[Supplied material]

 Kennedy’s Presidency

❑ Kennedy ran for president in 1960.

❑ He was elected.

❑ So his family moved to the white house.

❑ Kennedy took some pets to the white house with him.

[/Supplied material]
[Supplied material]

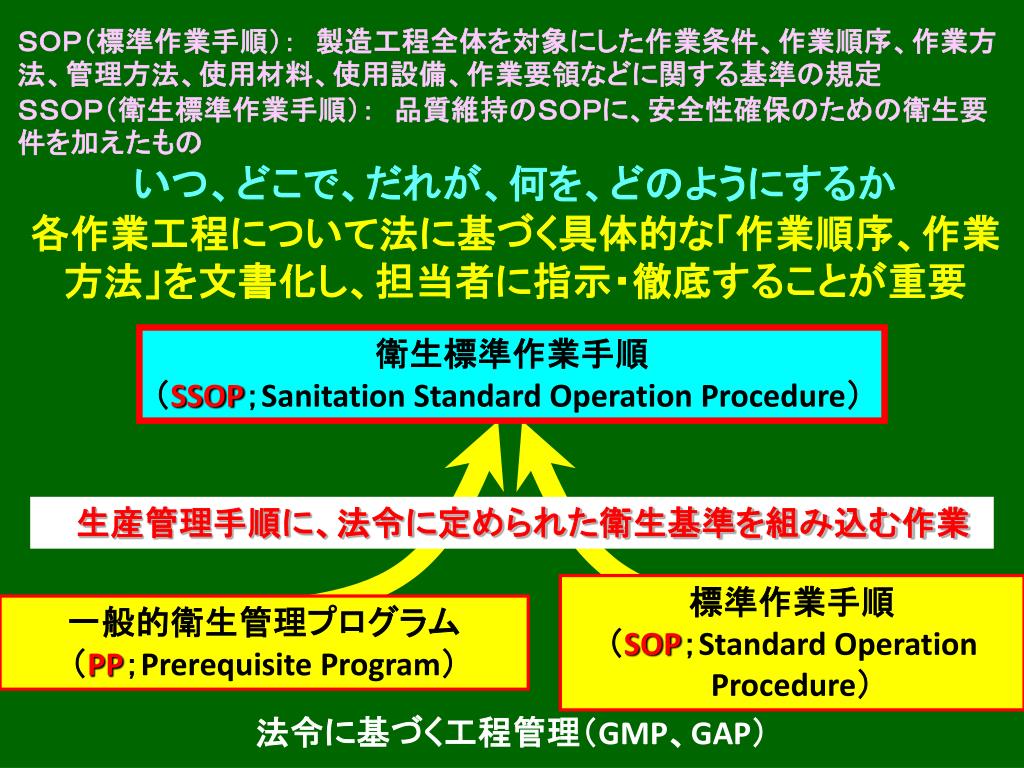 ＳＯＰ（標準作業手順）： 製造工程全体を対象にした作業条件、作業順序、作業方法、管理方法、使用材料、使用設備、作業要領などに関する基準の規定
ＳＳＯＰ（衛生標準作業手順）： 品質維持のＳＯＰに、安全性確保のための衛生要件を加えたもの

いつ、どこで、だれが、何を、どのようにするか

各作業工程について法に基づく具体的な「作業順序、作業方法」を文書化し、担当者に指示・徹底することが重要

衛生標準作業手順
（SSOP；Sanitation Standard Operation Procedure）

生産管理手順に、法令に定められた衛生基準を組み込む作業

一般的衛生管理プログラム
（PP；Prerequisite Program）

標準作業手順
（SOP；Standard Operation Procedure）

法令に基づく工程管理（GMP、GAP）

[/Supplied material]
[Supplied material]

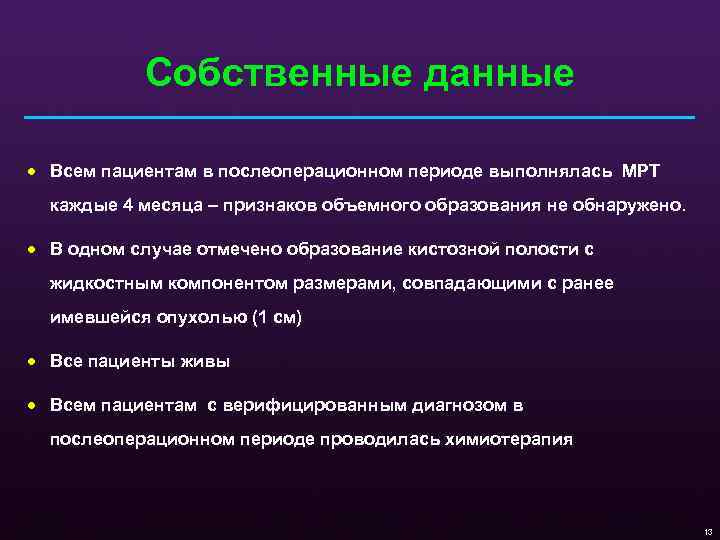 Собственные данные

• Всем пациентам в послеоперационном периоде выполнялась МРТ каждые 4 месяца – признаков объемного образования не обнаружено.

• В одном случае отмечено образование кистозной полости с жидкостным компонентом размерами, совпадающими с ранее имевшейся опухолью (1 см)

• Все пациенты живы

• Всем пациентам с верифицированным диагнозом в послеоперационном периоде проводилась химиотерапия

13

[/Supplied material]

To do:
In the data above, how many lines hold the word "Procedure"? Give only the number.

Solved problem:
2